Making Economics More Human and Alleviating Poverty with Islamic Finance
By Namira Samir
Editor: Ustaz Sofyan Kaoy Umar, MA, CPIF
Economics taught us how to win, not how to be
equally equipped. From Adam Smith’s rational economic man, John Nash’s Game
theory, Stolper-Samuelson theorem, they are all about winning. If everybody
wants to win, then how do the economics itself achieve its famously defined
objective; to allocate scarce resources efficiently? Robert Frank, a Professor
of Economics at Cornell University said that the discipline of economics tends
to attract self-interested people. It is a valid opinion considering the
absence of equality or socio-economic justice in most economic theories, even
though it is extremely upsetting considering inequality and poverty are two of
the major concern in economics. We are trapped in utilizing theories which were
made centuries ago, values them highly and are afraid to criticize and revise
them despite our inner instinct that these economic theories only make our
lives worse, self-centered and not purposeful.
In the Indonesian banking universe, 51.1% of
the population remains untouched by the financial industry, including those who
are unable to obtain credit because they don’t have the collateral, a 2018 data
by Financial Inclusion Index revealed. Financial technology is working to help
the unbankable population, though they will still not able to make banks kinder
and more human. That’s just not the purpose they intend to achieve. In a way,
banks are like architects; they can create something out of nothing. If the architect creates a new building, banks create new money by issuing a loan with
interest rates.
Never ask why the bank is like that because the
answer is crystal clear. It is because they have been using the wrong compass
all along. Interest rates are considered as the only powerful way to control
money-supply (they are forgetting the role of open market operation) and
generate growth (they are forgetting that banks finance business, and business
is all about collaboration between mankind to benefit each other).
Socrates’s sayings “an unexamined life is not
worth living” is a single overarching belief that must be applied in situations
where humans are becoming less and less mindful. What if, instead of maximizing
profit, banks change its purpose to ensuring that profit and loss are managed
and shared equally among parties; be it the bank, the shareholders, and the
customers. This will change the whole dynamic of financing, from self-centered
to society-centered.

○ ○ ○ ○ ○

SHORT TASK A: Copy everything in the Islamic finance essay from "Never ask why" down to "to society-centered." word for word.

EXCERPTED RECORDS:
○ ○ ○ ○ ○

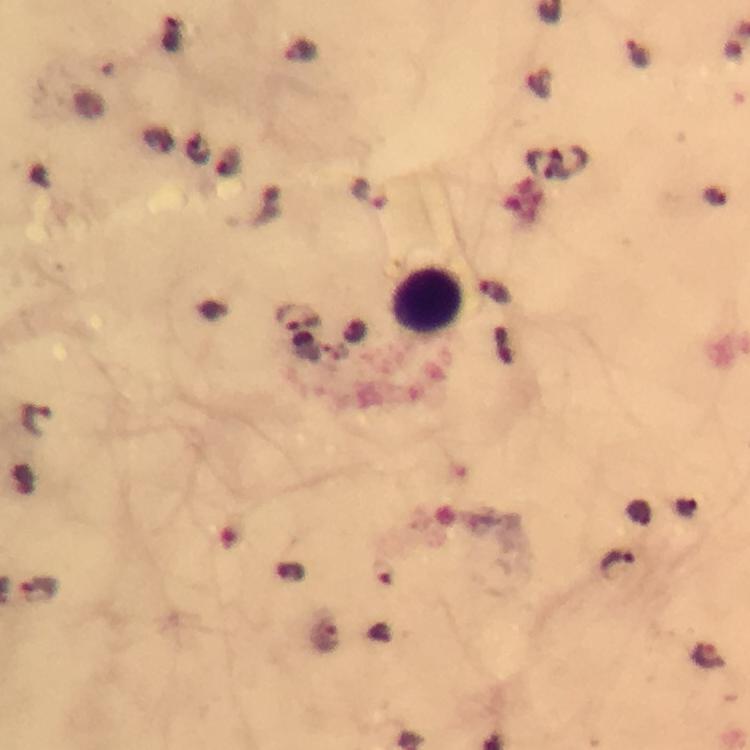
context = from a malaria diagnostic workup
image size = 750×750 pixels
stain = Giemsa
preparation = thick blood smear
leukocyte locations = approximate centers as [x, y] in pixels: [429, 299]
immersion oil = applied
capture = smartphone photograph through a microscope
magnification = 100x
cropped from = one field of view
Plasmodium parasite locations = approximate centers as [x, y] in pixels: [300, 50], [638, 54], [369, 194], [496, 293], [300, 317], [36, 419], [618, 563], [38, 590], [326, 638], [708, 656]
Point out each malaria parasite.
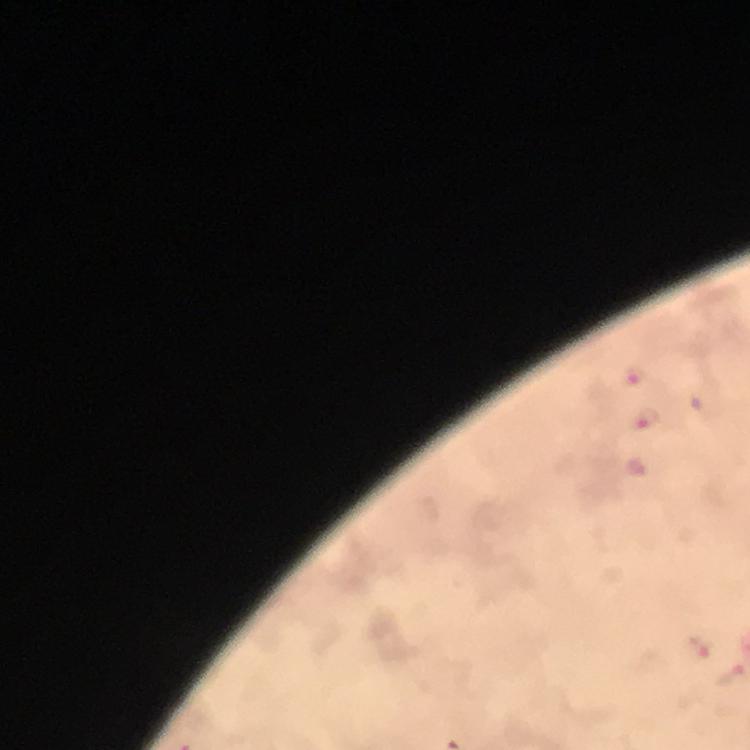
Approximate object centers, in pixels from the top-left corner.
Malaria parasites: (x=635, y=377), (x=650, y=420).

From a diagnostic examination for malaria. Giemsa-stained preparation. At 100x magnification. Image is 750×750 pixels. Photographed through the microscope with a smartphone camera. Immersion oil was used. A crop from one field of view. Thick blood film.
Identify the cell.
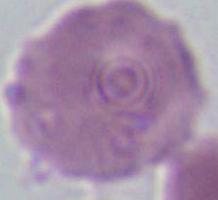

An erythrocyte.

Summary:
  - Magnification: 1000x
  - Modality: micrograph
Locate every Plasmodium parasite.
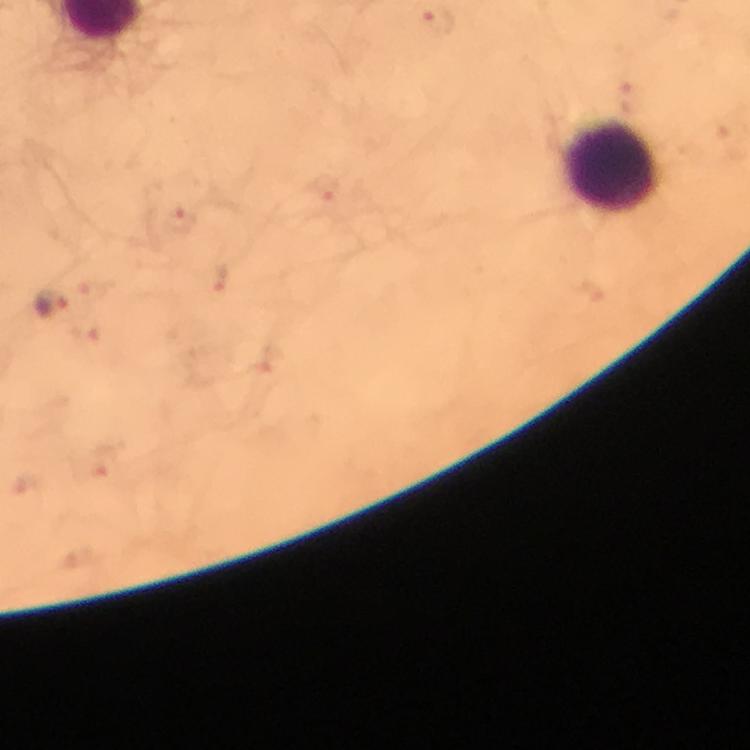

Approximate centers as {x, y} in pixels.
Plasmodium parasites: {334, 194}, {181, 221}, {219, 280}, {50, 303}, {101, 462}.

Leukocyte locations: {614, 166}. Immersion oil was used. Giemsa-stained preparation. A crop from one field of view. Image is 750×750 pixels. Photographed with a smartphone mounted on the microscope. From a malaria diagnostic workup. 100x magnification. Thick blood smear.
State which parasite is depicted.
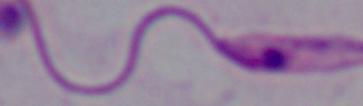
This is Leishmania.

Summary:
  - Magnification: 1000x
  - Modality: photomicrograph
Report the malaria status of this cell.
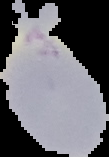
It is uninfected.

image size = 109×157 pixels
image type = cell region segmented out of the field of view; surrounding area masked to black
preparation = thin blood film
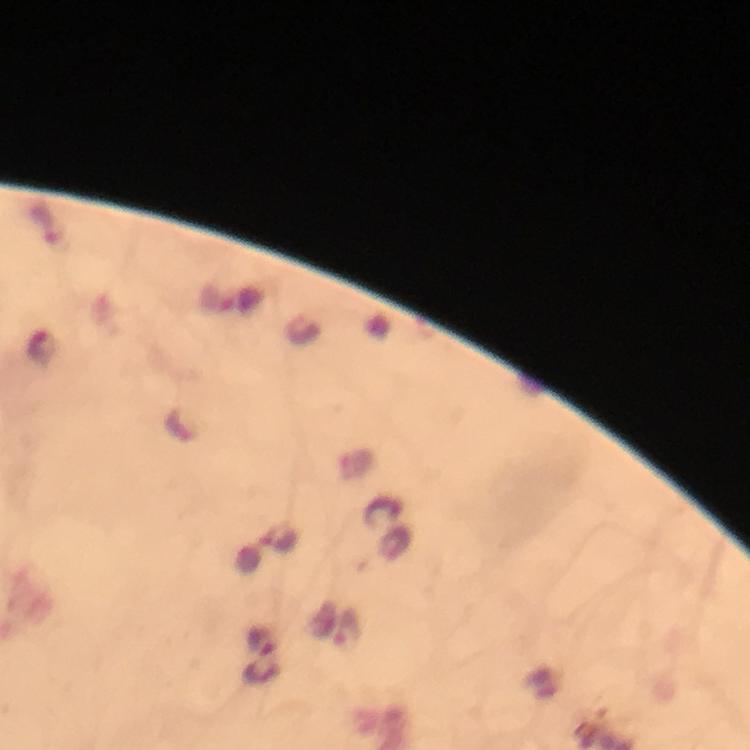

magnification = 100x
Plasmodium parasite locations = approximate centers as {x, y} in pixels: {41, 348}, {348, 630}
stain = Giemsa
context = from a malaria diagnostic workup
cropped from = one field of view
preparation = thick blood smear
immersion oil = applied
capture = smartphone camera through the microscope
image size = 750×750 pixels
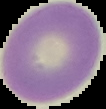

preparation = thin blood smear
image type = cell region segmented out of the field of view; surrounding area masked to black
image size = 106×109 pixels
malaria status = uninfected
Identify the preparation type.
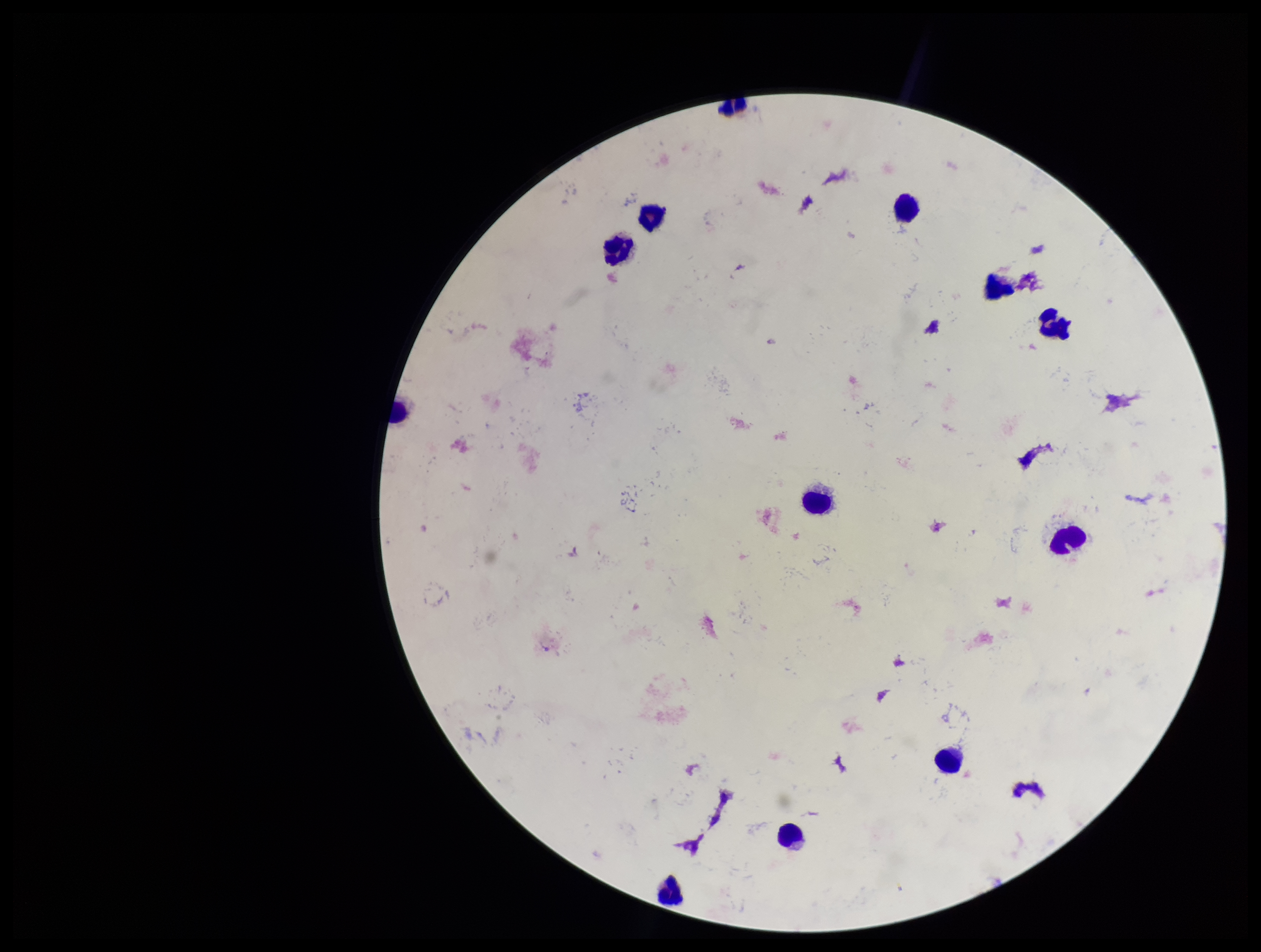

It is a thick blood smear.

parasite count = 0
stain = Giemsa
field of view = one from this slide
image size = 1261×952 pixels
patient malaria status = negative
Plasmodium parasites = none identified
leukocyte count = 12
capture = smartphone photograph through the microscope eyepiece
Assess this cell for malaria.
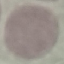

○ ○ ○ ○ ○

SHORT TASK B: Please rewrite everything from the start of the records down to the line containing "Malaria parasites: (x=635, y=377), (x=650, y=420).", swapping "smartphone photograph" for "smartphone snapshot" and changing nothing else. Omit the pictures from your answer.

WRITTEN SOLUTION A:
Never ask why the bank is like that because the
answer is crystal clear. It is because they have been using the wrong compass
all along. Interest rates are considered as the only powerful way to control
money-supply (they are forgetting the role of open market operation) and
generate growth (they are forgetting that banks finance business, and business
is all about collaboration between mankind to benefit each other).
Socrates’s sayings “an unexamined life is not
worth living” is a single overarching belief that must be applied in situations
where humans are becoming less and less mindful. What if, instead of maximizing
profit, banks change its purpose to ensuring that profit and loss are managed
and shared equally among parties; be it the bank, the shareholders, and the
customers. This will change the whole dynamic of financing, from self-centered
to society-centered.

WRITTEN SOLUTION B:
context = from a malaria diagnostic workup
image size = 750×750 pixels
stain = Giemsa
preparation = thick blood smear
leukocyte locations = approximate centers as [x, y] in pixels: [429, 299]
immersion oil = applied
capture = smartphone snapshot through a microscope
magnification = 100x
cropped from = one field of view
Plasmodium parasite locations = approximate centers as [x, y] in pixels: [300, 50], [638, 54], [369, 194], [496, 293], [300, 317], [36, 419], [618, 563], [38, 590], [326, 638], [708, 656]
Point out each malaria parasite.
Approximate object centers, in pixels from the top-left corner.
Malaria parasites: (x=635, y=377), (x=650, y=420).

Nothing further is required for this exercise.